Begin at the line that has "Is (166,210) closer" and stop after the last line. Write those lines out again with "lake shoreline" replaced by "river bank" and nothing else changed.
══ Supplied records
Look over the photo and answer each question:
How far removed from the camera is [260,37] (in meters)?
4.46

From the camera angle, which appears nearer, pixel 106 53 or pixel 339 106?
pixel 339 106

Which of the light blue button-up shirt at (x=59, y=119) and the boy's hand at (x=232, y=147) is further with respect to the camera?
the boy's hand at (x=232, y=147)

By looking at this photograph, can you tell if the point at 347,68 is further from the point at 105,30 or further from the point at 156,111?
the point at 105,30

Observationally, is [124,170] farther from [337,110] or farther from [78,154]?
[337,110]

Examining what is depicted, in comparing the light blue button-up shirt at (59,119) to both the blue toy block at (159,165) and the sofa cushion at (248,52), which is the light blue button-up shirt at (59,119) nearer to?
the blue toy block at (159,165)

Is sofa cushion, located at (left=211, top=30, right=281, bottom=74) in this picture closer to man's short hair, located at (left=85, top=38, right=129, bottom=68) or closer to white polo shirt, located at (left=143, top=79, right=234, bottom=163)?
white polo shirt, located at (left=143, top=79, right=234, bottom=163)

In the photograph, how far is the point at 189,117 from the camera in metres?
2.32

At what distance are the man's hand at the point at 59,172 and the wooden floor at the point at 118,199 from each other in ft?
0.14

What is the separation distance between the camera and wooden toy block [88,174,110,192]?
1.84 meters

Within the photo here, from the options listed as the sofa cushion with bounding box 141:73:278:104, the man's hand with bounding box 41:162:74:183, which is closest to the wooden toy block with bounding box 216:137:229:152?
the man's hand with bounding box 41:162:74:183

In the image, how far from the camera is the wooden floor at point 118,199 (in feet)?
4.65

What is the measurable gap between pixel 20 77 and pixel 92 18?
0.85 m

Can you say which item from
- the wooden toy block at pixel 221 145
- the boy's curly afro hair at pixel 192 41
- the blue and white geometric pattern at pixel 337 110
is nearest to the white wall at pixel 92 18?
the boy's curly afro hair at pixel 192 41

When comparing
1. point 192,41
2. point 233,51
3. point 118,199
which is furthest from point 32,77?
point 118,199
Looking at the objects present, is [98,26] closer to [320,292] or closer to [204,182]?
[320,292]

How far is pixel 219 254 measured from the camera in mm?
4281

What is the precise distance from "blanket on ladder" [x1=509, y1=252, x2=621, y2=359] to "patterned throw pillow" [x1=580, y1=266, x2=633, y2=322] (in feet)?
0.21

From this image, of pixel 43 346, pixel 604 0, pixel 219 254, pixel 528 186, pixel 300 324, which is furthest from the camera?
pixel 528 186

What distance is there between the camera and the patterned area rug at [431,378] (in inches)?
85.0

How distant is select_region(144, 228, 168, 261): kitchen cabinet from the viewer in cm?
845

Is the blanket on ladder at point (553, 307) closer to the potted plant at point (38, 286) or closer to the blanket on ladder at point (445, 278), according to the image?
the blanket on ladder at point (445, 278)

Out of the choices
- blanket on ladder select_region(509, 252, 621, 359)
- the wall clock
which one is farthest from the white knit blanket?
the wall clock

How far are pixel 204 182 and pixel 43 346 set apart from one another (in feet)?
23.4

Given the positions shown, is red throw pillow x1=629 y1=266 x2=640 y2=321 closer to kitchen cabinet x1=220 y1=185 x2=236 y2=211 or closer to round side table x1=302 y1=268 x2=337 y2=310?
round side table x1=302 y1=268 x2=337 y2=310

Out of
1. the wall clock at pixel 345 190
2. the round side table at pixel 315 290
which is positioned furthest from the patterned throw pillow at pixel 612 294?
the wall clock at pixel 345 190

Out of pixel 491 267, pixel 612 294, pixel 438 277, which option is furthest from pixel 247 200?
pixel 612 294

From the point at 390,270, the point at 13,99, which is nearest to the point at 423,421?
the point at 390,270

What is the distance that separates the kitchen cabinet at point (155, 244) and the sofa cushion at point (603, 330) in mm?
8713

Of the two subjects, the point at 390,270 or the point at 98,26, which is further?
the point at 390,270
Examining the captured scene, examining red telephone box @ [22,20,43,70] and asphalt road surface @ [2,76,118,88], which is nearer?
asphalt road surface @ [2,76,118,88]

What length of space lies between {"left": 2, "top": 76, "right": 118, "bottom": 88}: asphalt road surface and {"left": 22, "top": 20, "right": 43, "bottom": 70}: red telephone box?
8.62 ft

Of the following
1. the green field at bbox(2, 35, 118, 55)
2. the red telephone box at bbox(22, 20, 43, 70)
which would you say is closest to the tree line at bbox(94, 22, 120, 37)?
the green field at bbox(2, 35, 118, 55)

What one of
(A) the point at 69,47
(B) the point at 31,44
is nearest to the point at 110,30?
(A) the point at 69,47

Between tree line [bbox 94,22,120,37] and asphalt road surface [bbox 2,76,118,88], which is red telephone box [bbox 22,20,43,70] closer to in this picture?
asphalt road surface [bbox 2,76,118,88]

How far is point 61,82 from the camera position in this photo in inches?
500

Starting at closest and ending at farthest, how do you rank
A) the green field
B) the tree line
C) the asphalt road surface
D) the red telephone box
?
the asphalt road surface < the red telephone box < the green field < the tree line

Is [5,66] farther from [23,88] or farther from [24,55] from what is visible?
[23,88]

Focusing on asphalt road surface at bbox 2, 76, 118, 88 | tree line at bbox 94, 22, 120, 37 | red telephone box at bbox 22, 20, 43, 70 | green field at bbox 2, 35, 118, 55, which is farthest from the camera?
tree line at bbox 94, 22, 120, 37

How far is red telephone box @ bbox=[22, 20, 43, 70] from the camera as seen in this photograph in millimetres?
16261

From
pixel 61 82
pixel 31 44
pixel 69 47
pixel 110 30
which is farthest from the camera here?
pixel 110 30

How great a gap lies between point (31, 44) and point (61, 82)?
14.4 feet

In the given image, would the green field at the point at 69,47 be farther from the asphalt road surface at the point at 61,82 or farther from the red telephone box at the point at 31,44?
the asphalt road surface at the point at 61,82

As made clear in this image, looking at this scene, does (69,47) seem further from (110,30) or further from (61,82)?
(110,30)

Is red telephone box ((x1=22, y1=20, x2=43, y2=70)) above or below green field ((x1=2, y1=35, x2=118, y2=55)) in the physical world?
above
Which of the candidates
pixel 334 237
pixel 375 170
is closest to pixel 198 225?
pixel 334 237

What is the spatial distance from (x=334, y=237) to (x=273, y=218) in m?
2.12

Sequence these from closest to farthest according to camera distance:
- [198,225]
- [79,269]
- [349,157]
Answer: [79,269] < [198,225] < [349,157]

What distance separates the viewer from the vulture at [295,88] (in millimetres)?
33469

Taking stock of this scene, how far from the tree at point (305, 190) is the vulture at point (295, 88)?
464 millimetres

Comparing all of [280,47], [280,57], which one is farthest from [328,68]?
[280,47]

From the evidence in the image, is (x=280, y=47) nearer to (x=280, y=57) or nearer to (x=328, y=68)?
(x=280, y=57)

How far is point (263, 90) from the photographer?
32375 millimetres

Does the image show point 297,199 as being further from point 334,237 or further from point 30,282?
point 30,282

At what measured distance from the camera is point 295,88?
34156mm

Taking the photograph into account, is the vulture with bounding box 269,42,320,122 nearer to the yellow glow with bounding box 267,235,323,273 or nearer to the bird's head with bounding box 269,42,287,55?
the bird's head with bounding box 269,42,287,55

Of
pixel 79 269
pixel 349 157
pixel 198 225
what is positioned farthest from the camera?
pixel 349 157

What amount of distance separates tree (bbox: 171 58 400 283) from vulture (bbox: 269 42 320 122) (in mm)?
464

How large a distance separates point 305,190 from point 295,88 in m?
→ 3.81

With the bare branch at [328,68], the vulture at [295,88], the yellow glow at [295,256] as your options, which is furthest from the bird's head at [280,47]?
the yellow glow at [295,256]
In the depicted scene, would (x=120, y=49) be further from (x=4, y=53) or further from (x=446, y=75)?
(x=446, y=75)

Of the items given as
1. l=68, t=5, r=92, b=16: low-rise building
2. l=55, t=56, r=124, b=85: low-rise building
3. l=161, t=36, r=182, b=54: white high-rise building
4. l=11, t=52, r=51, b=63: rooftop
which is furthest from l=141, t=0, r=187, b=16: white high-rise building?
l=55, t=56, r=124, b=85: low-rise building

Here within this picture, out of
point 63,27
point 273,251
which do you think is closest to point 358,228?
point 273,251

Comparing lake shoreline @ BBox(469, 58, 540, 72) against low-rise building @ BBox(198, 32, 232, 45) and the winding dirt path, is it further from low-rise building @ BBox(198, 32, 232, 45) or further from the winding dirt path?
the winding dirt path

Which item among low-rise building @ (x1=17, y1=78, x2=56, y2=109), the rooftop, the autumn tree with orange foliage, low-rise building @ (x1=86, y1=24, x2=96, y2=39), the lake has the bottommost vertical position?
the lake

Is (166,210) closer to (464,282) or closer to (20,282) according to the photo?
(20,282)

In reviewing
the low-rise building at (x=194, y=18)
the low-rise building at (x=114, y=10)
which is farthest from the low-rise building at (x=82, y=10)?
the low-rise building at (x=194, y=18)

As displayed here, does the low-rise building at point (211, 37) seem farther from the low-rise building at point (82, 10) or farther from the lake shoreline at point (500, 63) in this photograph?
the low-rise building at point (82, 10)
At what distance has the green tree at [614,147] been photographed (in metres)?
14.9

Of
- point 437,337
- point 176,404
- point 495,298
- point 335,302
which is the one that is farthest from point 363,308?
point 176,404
════
*Output below*.
Is (166,210) closer to (464,282) or closer to (20,282) according to the photo?
(20,282)

In reviewing
the low-rise building at (x=194, y=18)
the low-rise building at (x=114, y=10)
which is farthest from the low-rise building at (x=82, y=10)?
the low-rise building at (x=194, y=18)

As displayed here, does the low-rise building at point (211, 37) seem farther from the low-rise building at point (82, 10) or farther from the river bank at point (500, 63) in this photograph?
the low-rise building at point (82, 10)
At what distance has the green tree at [614,147] been photographed (in metres)?
14.9

Of
- point 437,337
- point 176,404
- point 495,298
- point 335,302
which is the one that is farthest from point 363,308?
point 176,404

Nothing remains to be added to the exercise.